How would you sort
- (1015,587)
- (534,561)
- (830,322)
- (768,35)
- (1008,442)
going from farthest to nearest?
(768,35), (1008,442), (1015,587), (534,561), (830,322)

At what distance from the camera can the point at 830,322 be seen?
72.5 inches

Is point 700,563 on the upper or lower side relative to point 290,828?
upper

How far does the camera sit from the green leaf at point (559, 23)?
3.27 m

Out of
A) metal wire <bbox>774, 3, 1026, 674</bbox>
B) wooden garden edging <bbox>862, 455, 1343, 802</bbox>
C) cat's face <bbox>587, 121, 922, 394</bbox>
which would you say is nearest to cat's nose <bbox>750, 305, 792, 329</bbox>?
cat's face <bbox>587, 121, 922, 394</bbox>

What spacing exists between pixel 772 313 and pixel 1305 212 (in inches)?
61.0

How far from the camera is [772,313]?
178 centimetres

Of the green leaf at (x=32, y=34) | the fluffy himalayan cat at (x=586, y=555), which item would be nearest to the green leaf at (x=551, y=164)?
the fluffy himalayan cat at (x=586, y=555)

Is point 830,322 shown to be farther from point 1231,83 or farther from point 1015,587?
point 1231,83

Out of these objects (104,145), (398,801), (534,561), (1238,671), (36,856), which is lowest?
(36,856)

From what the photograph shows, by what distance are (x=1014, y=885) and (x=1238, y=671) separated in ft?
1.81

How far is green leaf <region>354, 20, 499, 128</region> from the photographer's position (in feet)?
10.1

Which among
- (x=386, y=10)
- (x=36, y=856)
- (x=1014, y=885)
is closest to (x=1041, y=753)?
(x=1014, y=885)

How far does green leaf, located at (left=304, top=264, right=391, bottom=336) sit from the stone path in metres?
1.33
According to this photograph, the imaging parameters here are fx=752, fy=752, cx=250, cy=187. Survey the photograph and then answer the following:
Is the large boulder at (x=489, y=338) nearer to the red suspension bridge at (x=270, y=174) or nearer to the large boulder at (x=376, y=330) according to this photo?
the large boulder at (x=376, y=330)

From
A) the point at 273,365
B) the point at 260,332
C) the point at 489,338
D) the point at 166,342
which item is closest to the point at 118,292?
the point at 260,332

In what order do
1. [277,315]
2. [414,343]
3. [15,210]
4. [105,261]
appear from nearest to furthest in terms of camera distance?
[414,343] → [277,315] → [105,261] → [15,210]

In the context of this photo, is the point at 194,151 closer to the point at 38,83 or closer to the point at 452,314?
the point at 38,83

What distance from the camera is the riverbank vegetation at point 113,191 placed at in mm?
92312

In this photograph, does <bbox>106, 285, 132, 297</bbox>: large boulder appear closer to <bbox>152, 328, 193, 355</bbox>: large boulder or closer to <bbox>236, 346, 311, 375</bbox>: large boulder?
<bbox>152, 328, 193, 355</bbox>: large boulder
______________________________
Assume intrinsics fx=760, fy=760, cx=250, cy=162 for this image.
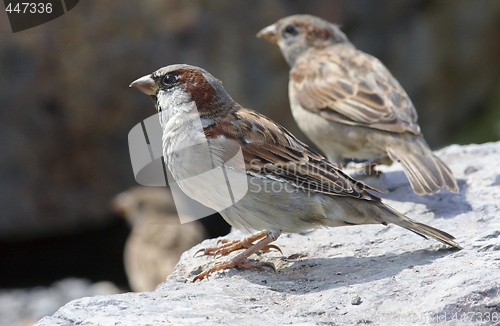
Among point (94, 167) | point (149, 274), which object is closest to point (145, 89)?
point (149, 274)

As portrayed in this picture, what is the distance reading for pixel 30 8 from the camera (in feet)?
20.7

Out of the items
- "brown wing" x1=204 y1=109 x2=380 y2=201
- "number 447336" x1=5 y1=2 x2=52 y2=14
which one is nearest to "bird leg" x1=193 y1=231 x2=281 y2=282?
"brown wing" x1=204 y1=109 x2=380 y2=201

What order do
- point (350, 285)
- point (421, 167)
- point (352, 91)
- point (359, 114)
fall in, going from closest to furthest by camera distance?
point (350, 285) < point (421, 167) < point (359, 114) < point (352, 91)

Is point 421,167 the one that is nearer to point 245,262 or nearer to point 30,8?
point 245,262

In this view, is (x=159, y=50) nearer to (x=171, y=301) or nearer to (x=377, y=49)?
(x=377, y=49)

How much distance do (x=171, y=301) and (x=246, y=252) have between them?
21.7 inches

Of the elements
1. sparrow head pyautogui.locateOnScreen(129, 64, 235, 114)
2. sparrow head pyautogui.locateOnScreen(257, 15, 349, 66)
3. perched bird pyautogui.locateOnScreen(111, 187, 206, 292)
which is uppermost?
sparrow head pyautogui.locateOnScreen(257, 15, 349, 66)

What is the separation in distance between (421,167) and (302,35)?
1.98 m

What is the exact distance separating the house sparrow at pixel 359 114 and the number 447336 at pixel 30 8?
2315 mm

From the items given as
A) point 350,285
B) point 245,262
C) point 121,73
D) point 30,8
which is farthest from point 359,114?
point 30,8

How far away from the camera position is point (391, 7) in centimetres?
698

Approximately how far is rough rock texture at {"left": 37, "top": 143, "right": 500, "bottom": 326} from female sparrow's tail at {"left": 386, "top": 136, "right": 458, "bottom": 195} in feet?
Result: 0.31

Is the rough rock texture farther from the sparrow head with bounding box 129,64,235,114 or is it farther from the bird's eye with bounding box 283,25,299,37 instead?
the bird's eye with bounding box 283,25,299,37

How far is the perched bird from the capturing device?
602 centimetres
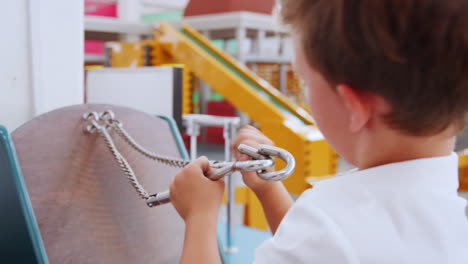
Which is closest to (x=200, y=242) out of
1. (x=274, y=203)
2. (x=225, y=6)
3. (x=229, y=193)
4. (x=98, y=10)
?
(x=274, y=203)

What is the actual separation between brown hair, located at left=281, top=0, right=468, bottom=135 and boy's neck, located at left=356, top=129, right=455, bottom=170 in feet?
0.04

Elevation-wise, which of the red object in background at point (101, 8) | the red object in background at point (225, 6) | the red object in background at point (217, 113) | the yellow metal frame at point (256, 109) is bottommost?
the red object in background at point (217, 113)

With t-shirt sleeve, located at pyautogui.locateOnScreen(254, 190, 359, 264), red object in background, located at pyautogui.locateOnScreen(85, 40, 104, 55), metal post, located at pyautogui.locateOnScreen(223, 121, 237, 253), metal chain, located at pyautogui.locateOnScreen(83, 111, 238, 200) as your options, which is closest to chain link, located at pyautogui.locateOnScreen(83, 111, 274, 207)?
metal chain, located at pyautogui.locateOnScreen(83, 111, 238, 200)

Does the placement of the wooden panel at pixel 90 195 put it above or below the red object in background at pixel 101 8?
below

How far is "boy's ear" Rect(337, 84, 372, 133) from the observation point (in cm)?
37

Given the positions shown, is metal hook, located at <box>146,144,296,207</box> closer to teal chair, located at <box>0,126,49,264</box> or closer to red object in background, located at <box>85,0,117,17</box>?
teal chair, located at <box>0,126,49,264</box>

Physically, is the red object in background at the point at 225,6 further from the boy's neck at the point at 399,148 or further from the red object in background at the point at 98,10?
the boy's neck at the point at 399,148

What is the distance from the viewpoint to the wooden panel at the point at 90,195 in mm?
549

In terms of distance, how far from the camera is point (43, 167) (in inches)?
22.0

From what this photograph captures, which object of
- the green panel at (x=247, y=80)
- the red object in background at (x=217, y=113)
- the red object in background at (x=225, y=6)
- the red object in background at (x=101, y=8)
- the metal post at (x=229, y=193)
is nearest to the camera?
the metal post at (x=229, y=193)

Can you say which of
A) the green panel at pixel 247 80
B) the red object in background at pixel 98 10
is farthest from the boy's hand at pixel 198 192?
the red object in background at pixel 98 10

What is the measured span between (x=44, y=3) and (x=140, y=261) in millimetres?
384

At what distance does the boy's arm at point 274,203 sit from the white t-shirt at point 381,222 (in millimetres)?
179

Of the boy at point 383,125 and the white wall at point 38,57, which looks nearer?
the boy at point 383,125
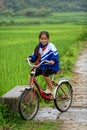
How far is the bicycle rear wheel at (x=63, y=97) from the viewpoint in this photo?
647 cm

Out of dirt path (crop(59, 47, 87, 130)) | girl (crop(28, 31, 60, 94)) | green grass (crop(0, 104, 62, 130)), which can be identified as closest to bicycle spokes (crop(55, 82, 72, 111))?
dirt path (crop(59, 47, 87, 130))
______________________________
- **Directions**
Collect each line in the records above that contains the word "nearest", counting only matches with the same capitalization.

- **Answer for this exercise**
going from farthest to nearest?
which would you say is nearest to cat's nose <bbox>750, 305, 792, 329</bbox>?
Of the green leaf at (x=32, y=34) | the fluffy himalayan cat at (x=586, y=555), which item would be nearest to the green leaf at (x=551, y=164)?
appear from nearest to furthest in terms of camera distance?
which one is nearest to "bird leg" x1=193 y1=231 x2=281 y2=282?
is nearest to the camera?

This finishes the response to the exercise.